* begin Records to process *
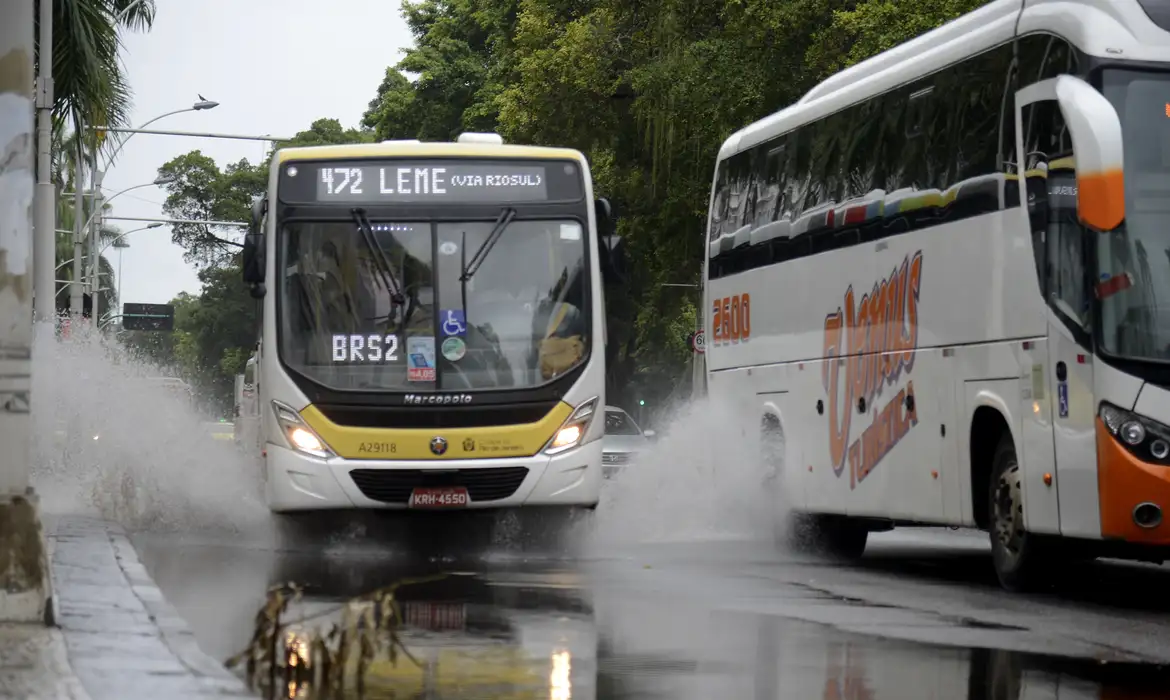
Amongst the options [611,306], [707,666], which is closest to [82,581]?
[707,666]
* end Records to process *
* begin Records to process *
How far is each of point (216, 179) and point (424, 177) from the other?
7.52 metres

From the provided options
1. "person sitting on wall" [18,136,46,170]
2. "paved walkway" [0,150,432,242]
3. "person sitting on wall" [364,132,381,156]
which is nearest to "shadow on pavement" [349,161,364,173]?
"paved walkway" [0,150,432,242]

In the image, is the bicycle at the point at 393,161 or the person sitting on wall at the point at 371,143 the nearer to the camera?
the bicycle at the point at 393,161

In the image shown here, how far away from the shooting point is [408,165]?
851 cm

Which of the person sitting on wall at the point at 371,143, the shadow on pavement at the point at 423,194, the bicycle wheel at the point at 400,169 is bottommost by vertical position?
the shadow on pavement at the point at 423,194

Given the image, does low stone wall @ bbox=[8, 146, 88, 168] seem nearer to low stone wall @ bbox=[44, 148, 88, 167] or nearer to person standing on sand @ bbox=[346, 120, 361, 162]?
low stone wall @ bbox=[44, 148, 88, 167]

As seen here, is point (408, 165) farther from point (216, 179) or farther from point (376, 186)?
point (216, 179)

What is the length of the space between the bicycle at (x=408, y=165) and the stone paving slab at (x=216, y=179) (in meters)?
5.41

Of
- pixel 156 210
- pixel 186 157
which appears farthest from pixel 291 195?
* end Records to process *
→ **What you should do**: Count the lines in the data above that contain the string "sitting", treating uppercase and lowercase as different, and give only the number.

→ **Answer to this problem**: 4